De nos jours le Darwinisme social continu à sévir de manière plus sournoise et subtile, dirigé par une certaine élite blanche, il vise à détruire ce qui n’est pas conforme aux normes établies ; plus par leurs idéaux hegemonique que par ce qu’ils appellent civilisation, car dans ce terme civilisation il y'a le dérivé civilité, qui inspire normalement le respect de l’autre et ses différences des principes que la civilisation occidentale ne connait pas, ne respectant ni la vie, ni les us et coutumes des autres dans son mode d'expension. A titre d'exemple en 2011, la controverse née d’un spot publicitaire d’une compagnie de produit de beauté qui appelait les jeunes noirs à la recivilisation montre la nouvelle facette du racisme au 21e siècle.

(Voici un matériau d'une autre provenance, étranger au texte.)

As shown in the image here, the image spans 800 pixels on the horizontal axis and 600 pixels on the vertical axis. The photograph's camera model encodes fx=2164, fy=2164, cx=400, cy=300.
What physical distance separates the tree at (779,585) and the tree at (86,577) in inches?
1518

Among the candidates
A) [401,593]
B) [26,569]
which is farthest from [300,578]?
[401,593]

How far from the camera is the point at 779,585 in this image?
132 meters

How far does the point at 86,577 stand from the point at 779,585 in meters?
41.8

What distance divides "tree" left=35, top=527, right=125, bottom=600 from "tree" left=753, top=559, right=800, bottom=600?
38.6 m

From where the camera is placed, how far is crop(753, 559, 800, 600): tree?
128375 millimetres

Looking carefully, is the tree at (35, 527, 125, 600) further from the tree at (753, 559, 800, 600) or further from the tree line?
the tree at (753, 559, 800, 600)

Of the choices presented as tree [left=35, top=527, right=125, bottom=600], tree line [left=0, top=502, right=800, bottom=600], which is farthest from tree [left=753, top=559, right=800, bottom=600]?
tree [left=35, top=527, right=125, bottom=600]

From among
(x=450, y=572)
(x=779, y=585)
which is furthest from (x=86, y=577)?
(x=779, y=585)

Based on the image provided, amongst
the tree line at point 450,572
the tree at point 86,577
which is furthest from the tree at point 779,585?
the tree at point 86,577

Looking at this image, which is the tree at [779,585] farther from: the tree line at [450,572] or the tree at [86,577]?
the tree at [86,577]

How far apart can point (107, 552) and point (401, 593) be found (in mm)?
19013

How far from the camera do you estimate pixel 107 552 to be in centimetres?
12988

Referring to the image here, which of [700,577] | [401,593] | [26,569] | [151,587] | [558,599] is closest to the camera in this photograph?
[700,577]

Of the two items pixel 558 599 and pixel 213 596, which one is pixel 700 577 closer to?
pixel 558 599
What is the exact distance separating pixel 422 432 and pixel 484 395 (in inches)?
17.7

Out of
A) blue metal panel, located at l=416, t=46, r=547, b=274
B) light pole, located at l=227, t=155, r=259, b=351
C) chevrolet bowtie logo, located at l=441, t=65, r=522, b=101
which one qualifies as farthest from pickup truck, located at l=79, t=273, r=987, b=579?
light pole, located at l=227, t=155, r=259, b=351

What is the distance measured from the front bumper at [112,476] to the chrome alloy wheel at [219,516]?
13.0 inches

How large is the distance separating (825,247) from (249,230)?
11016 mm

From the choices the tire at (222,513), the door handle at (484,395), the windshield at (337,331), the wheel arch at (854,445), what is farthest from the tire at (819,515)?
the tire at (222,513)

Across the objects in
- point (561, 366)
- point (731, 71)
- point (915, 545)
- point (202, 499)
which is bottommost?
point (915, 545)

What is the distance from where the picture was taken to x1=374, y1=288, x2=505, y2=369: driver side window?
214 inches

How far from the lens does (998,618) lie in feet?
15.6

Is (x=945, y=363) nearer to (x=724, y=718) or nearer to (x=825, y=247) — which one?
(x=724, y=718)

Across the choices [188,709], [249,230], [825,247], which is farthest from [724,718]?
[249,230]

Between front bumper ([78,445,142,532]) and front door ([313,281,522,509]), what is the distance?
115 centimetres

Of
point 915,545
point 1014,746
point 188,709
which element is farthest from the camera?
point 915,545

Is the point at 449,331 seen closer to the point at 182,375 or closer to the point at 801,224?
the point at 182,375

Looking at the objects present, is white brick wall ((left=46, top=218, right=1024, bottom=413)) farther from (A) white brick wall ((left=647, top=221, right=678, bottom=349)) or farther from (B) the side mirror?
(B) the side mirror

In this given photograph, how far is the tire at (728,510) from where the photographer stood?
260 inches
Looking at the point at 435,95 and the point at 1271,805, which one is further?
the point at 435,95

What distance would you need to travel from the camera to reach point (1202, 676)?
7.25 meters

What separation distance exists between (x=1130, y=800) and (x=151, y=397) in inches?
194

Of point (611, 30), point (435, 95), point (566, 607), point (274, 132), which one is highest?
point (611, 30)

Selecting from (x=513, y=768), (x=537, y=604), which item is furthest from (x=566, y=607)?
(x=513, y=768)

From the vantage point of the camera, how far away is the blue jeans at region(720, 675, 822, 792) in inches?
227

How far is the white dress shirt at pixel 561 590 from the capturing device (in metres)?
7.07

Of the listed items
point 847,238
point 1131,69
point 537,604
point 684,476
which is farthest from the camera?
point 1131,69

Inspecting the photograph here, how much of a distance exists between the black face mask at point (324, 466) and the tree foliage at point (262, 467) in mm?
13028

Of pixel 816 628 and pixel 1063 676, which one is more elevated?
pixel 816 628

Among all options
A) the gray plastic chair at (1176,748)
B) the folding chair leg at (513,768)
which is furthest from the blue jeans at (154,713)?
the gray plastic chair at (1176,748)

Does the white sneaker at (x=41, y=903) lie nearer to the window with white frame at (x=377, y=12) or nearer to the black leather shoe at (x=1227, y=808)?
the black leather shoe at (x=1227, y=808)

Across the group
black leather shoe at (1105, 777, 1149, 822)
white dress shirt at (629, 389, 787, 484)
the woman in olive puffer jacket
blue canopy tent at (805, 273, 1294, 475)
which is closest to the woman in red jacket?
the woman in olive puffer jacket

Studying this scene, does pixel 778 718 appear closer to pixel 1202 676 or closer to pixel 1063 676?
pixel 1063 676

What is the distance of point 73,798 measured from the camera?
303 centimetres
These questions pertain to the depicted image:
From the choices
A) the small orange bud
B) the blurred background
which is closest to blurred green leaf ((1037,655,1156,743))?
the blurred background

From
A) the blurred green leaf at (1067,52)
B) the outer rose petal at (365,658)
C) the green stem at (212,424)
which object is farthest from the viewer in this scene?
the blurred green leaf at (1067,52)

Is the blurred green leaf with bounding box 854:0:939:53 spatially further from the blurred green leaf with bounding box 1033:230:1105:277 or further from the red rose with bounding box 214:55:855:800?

De nos jour Le racisme reste basé sur la division des races afin que puisse régner un ordre dominé par une idéologie suprématiste, les préjugés ethniques, religieux, culturels, chauvins et xénophobes, continuent de le nourrir, même si on assiste de plus en plus avec le concept du nouvel ordre mondial à une espèce d’uniformité dans la division, avec le principe selon lequel les êtres humains de toutes origines et cultures doivent se fondre dans un modèle conçu par l’establishment élitiste de la race dite blanche. Chaque membre de cette structure social préétablie exerçant des fonctions bien définies. Il n’est pas rare de voir certains affirmer que certains métiers sont réservés plus à certains individus appartenant à une certaine race ; ainsi les classes sociales deviennent de plus en plus liées à la race et l’origine des individus,( les juifs banque et commerce, Asiatique manufacture, Africain, sport, musique, Européens blancs, sciences et technologie... etc.) au vue de cette division professionnelle on se rend bien compte que les noirs une fois de plus ont un rôle négligeable on ne serait pas loin de penser que lorsque les autres races occupent des fonctions très importantes, les noirs n’ont qu’ un rôle de bouffon des rois, chargés de divertir les classes dirigeantes par le sport ou la musique.

A l’heure qu’il est, faire échec au racisme sur toutes ses formes y compris le racialisme qui n’est qu’une excroissance du racisme sous couvert de la science, il est important que certaines frontières soient brisées ; l’accès libre du savoir et des ressources aux individus de toutes races de manière égalitaire serait la solution idoine, doublée d’une saine émulation des individus et groupe sociaux. Le développement des nouvelles technologies de communication devrait participer grandement à l’édification d’une société plus tolérante et pacifique gage d’un bienêtre social durable pour tous.